# Adobe download reminder driving me nutz.



## Yoyizit (Jul 11, 2008)

Nestor_Kelebay said:


> I don't want to download it.


And if you do opt to download it [just to stop the messages] in a few minutes the download fails for some reason or another and they ask you again tomorrow.

The same with upgrades; the "cancel" or upper-right-corner X is sometimes there just to humor you.


----------



## Nestor_Kelebay (Jun 17, 2008)

Isn't there a folder in Windows XP that contains all the programs that start automatically when you boot up the computer?

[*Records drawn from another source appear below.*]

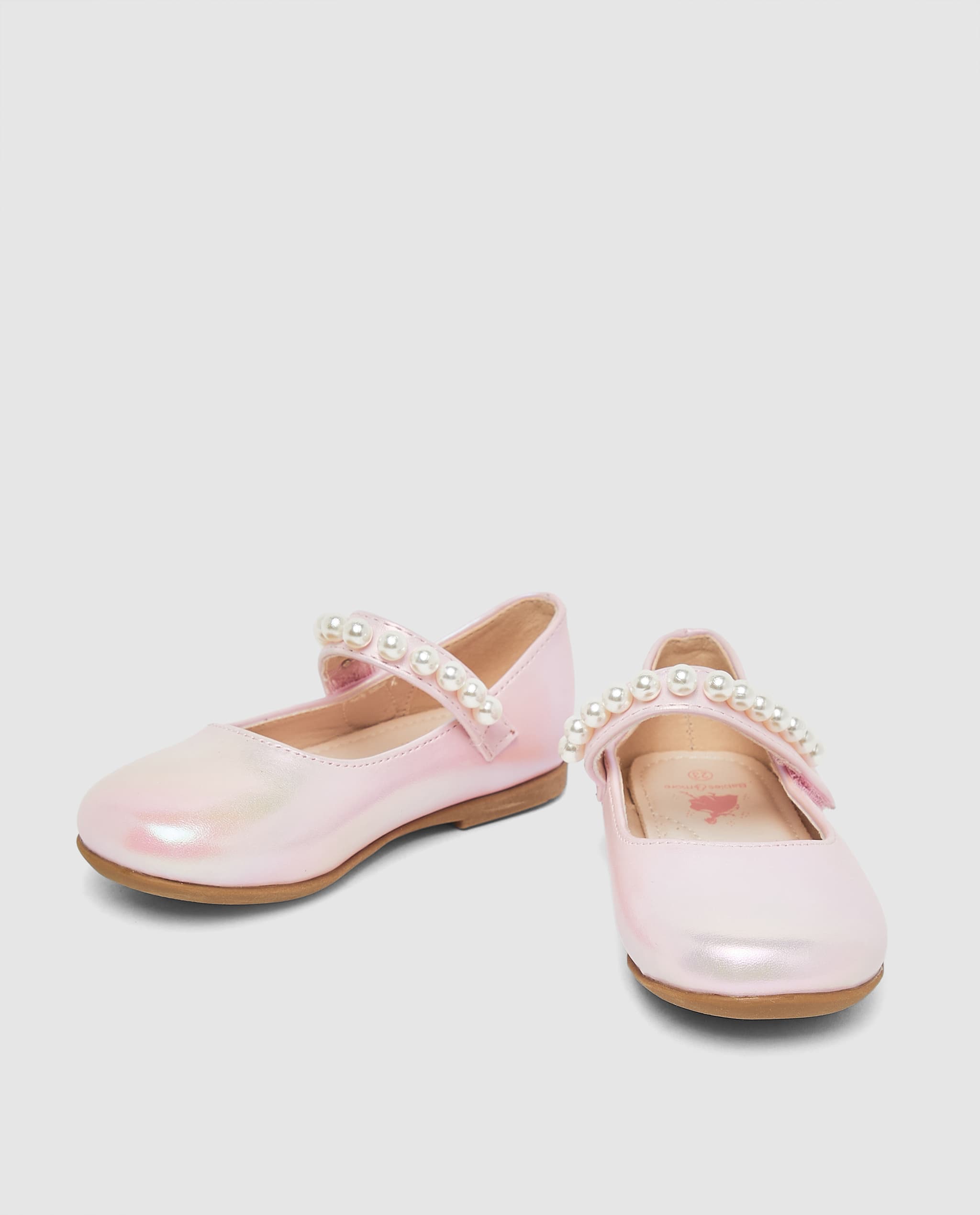 Product view 2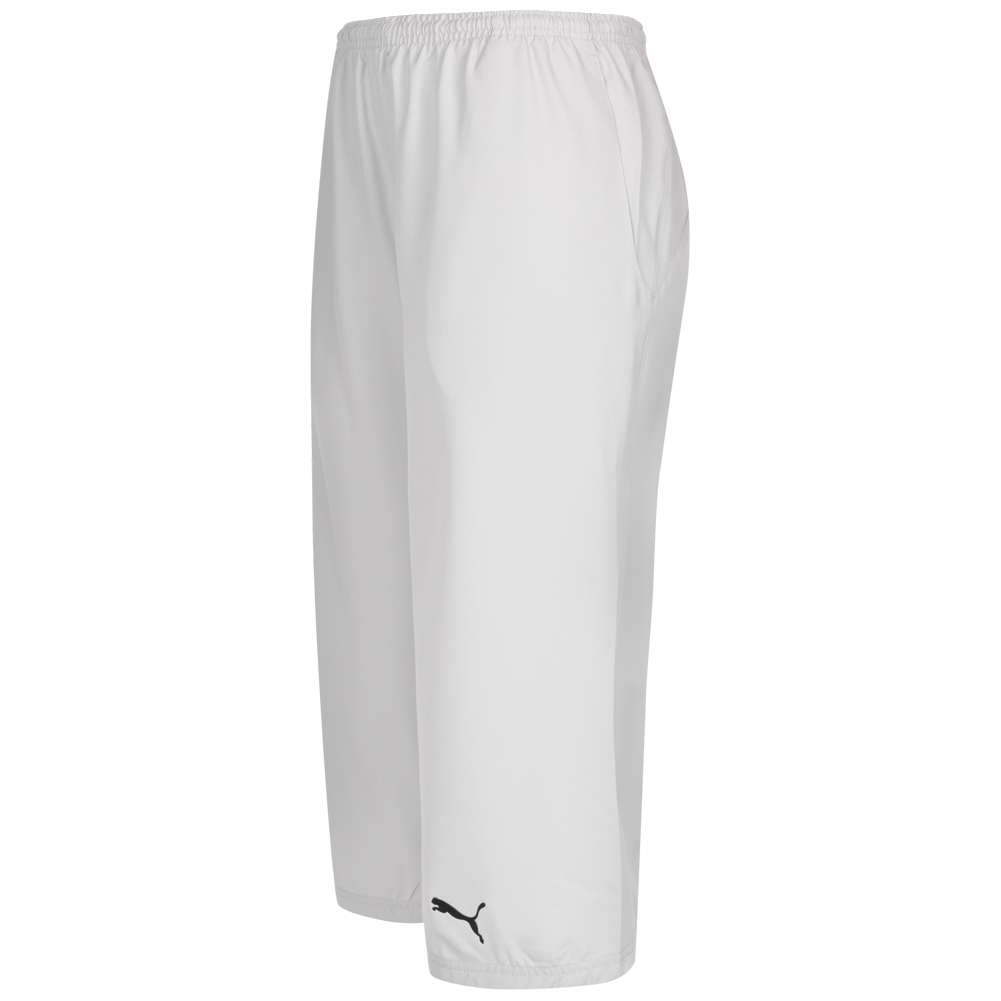 PUMA V3.06 Damen 3/4 Trainingshose 650596-02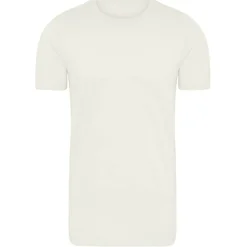 Männer Bio T-Shirt Pure Organic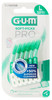 Scovolino Soft Picks Pro Large Gum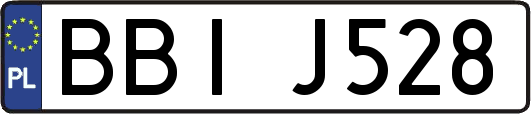BBIJ528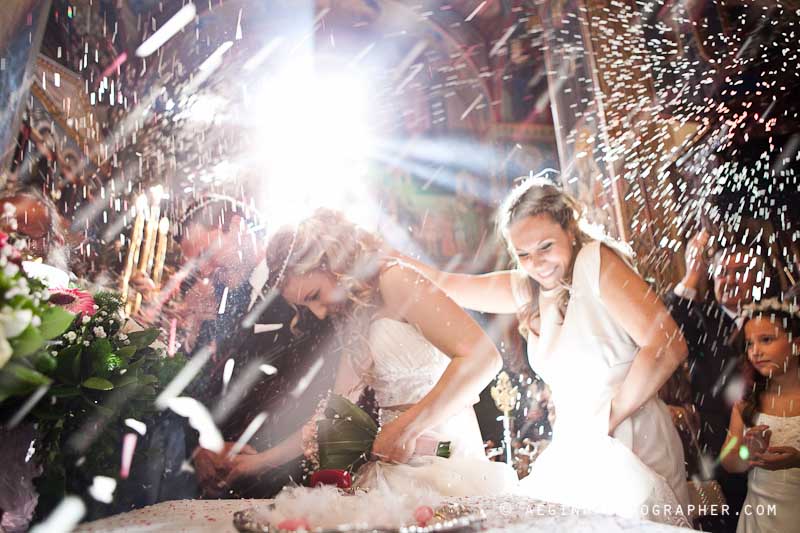 Wedding_Vagelis&Sophia 29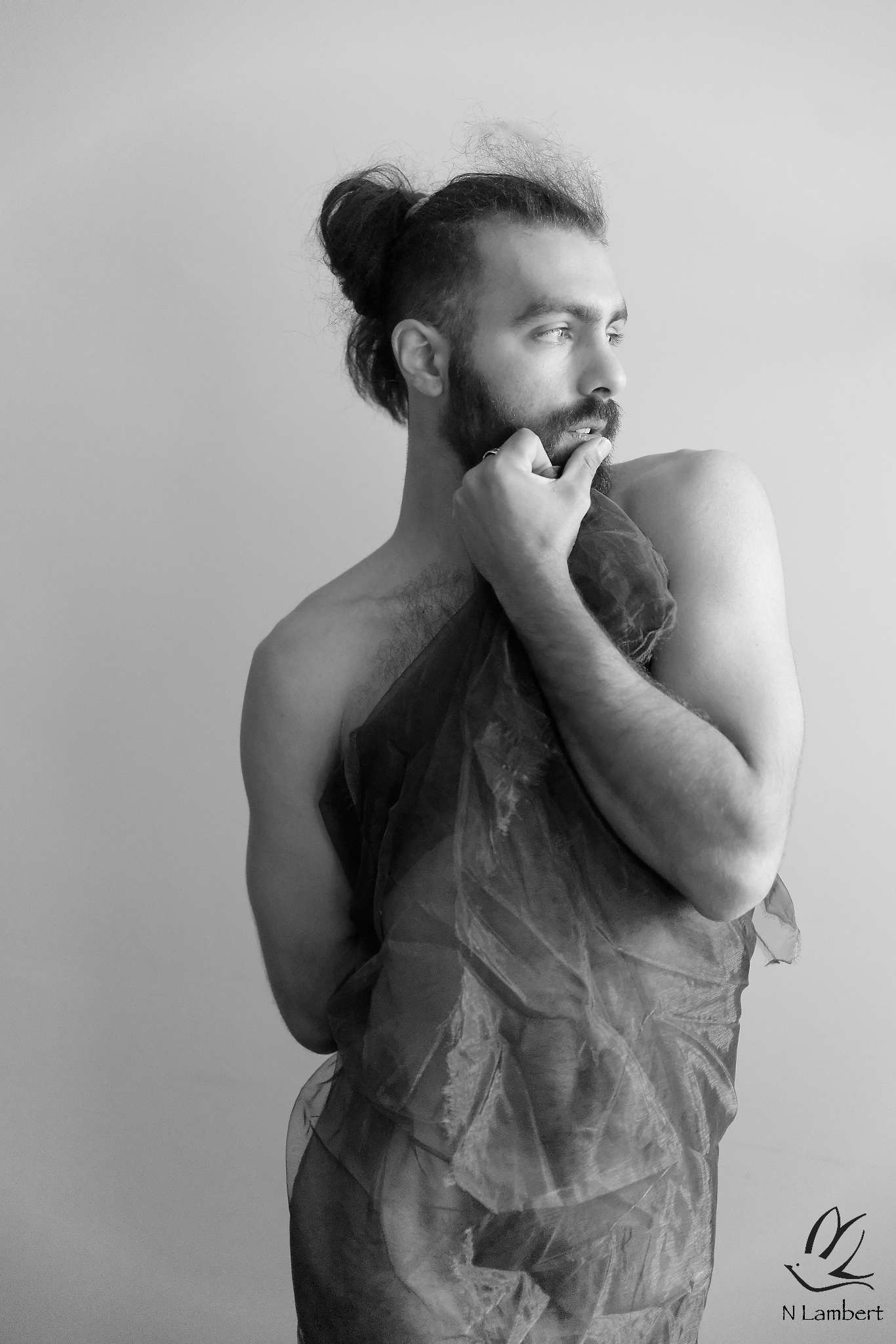 Sayah - Roulans - Doubs | Rencontre gay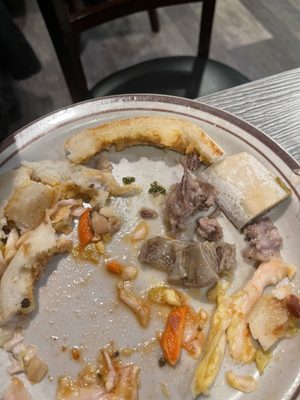 Los Panchos Restaurant by null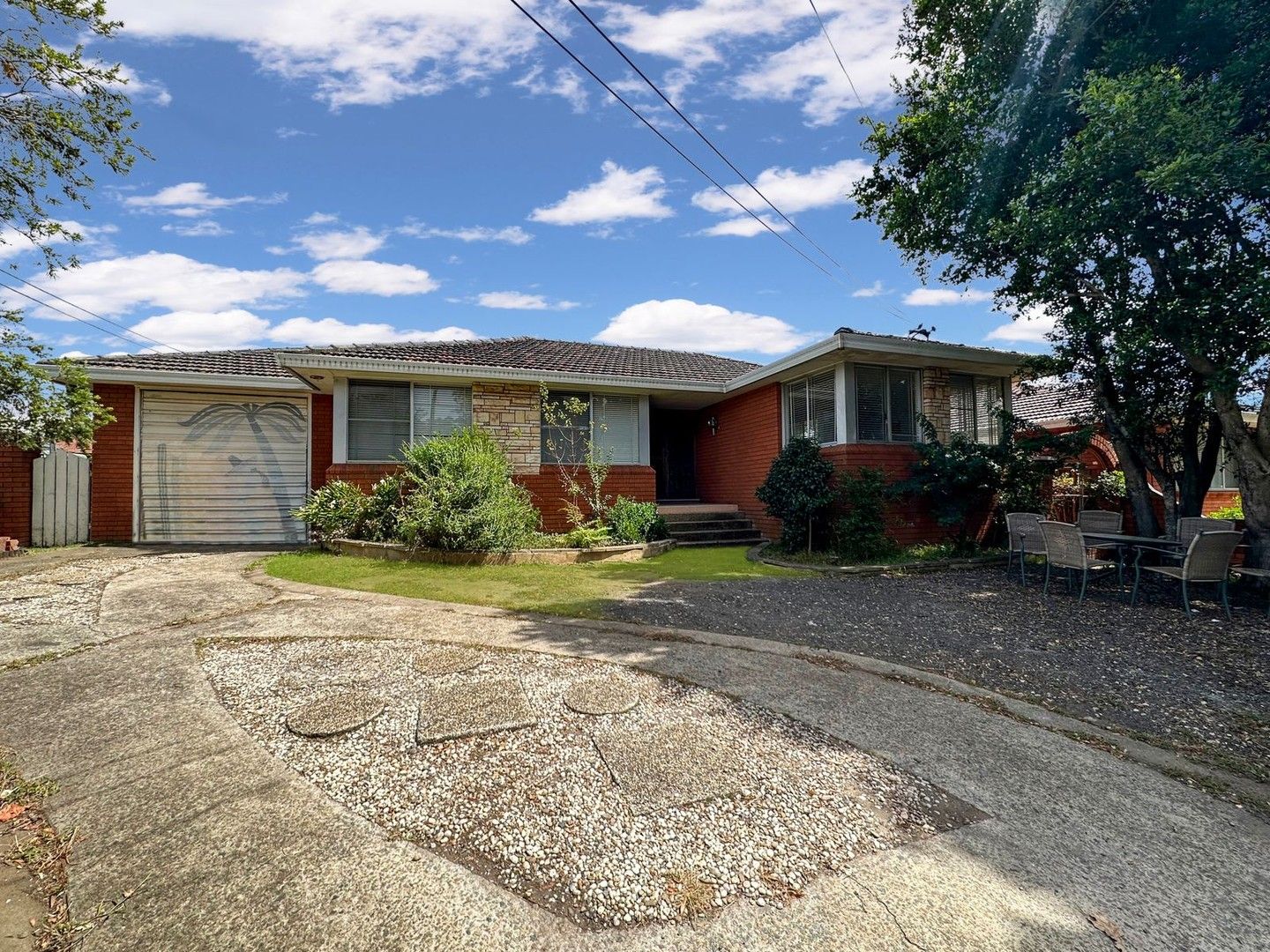 148 Hector Street, Chester Hill NSW 2162, Image 1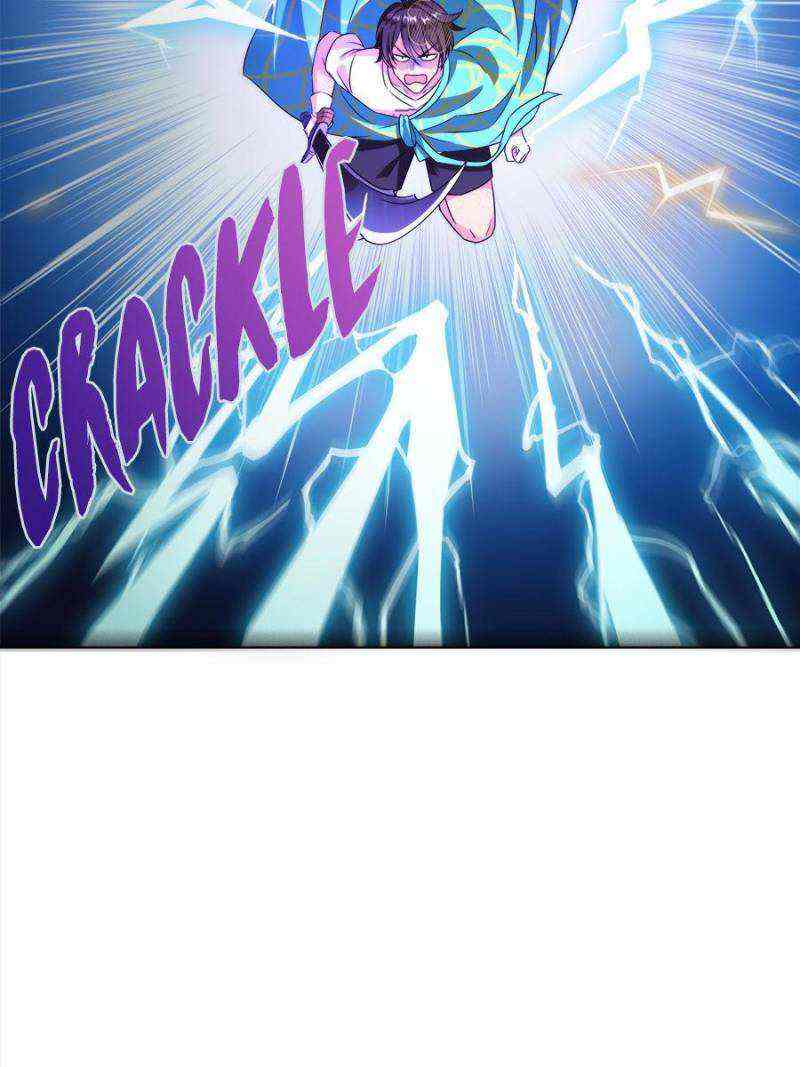 Cultivation Chat Group Chapter 337-eng-li - Page 3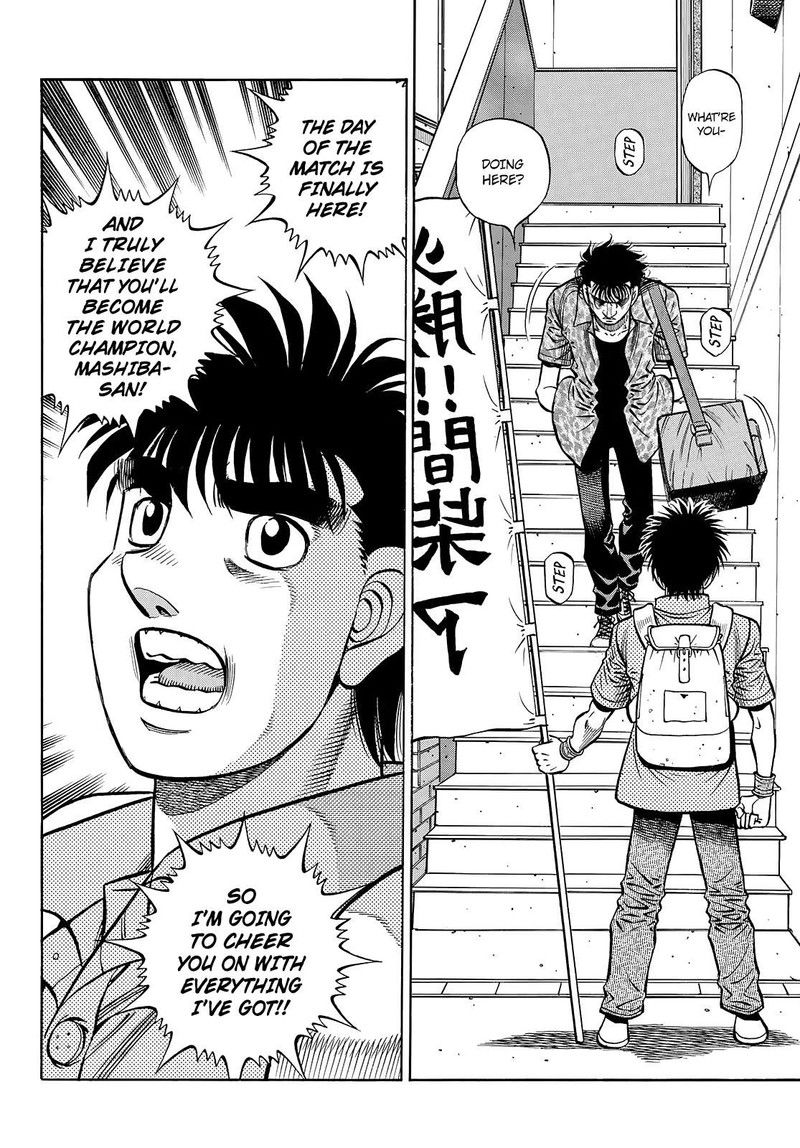 hajime-no-ippo-chap-1449-5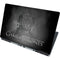 Game of Thrones: The Iron Throne Dell Precision Skin
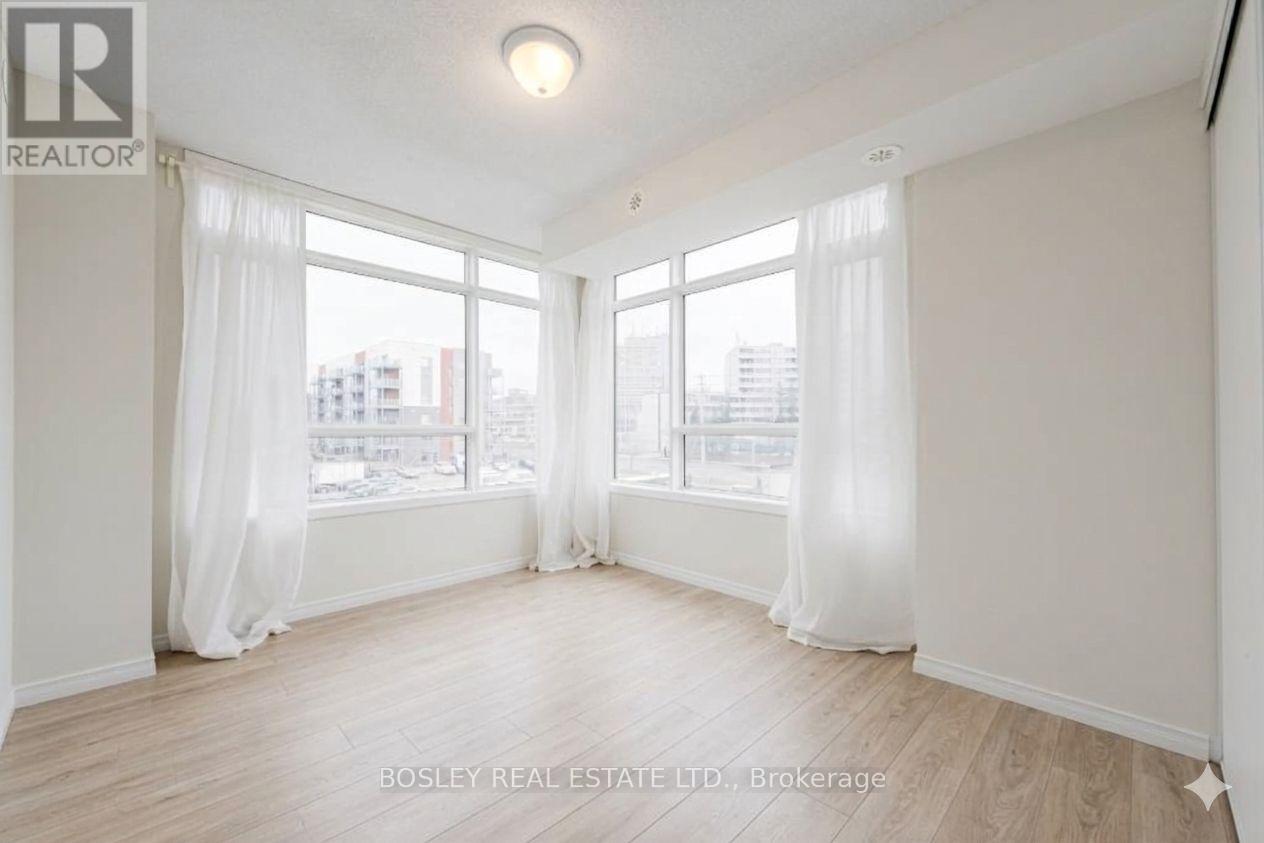 310 - 1070 Progress Avenue, Toronto, Ontario  M1B 0C5 - Photo 18 - E13834230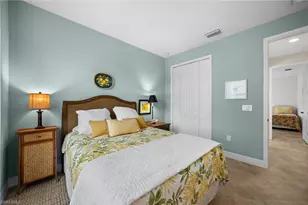 12504 Fenhurst Way, Naples, FL 34120 - Photo 23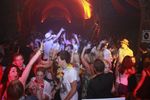 Beachparty 2010 8416177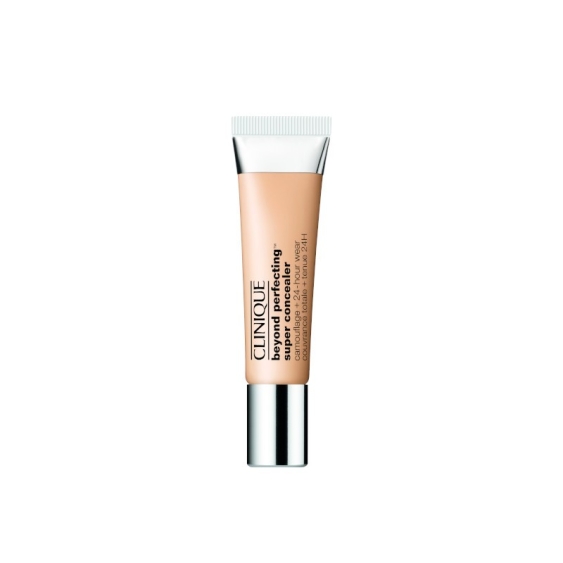 Clinique Beyond Perfecting Super Concealer - 04 Very Fair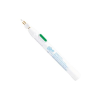 ELECTROCAUTERIO MANGO A BATERIA AARON CON ELECTRODO DERMATOLOGIA PUNTA NORMAL ELECTROCAUTERIO MANGO A BATERIA AARON CON ELECTRODO DERMATOLOGIA PUNTA NORMAL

I was hoping it would be a simple matter of deleting that program from the list.


----------



## Clutchcargo (Mar 31, 2007)

Open Reader
--> Help
--> Check for Updates
--> Preferences
--> Uncheck "Automatically Check for Updates"
--> Delete All


----------



## Nestor_Kelebay (Jun 17, 2008)

Thanks, Clutch.

I followed your instructions.

Now I just have to keep my fingers crossed.


----------



## Guest (Jul 18, 2008)

If it still irritates you look into a program called Foxit Reader. http://www.foxitsoftware.com/downloads/
It handles PDF files better than Adobes own program IMO. And I've never seen it ask about updates unless I tell it to look for them.


----------



## Charles (Jul 9, 2008)

Foxit is a pretty good alternative to Adobe, but if you are going to use Adobe, then you should probably go ahead and update it. Usually the updates fix security holes or program glitches, so you will probably be better suited to install the update.


----------



## Ash (Aug 1, 2008)

Look for it in the following places :

start - run - msconfig
look for it in the various places and disable it

start - run - regedit
search for 'adobe' etc and remove it from 'run' if it is there




I use Okular (on Linux) whick is part of KDE. Maybe a Windows version is allready available. Check here : http://windows.kde.org It should be part of kdegraphics installation. It is probably a very early beta now so read the site before you install


----------